#### Data shown
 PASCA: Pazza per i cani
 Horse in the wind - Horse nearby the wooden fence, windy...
---
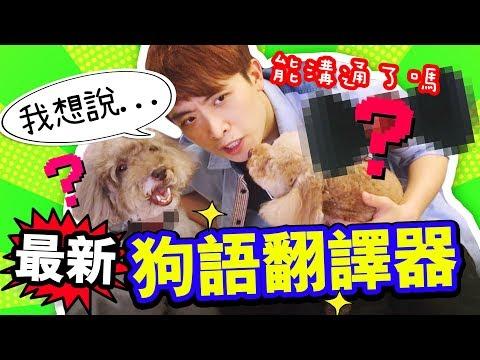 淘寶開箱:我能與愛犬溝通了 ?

#### What to work on
Copy the lines of the data above exactly as written, beginning with the line containing "PASCA: Pazza per i cani" and ending with the line containing "Horse in the", and leave out all other lines.

#### Solution
 PASCA: Pazza per i cani
 Horse in the wind - Horse nearby the wooden fence, windy...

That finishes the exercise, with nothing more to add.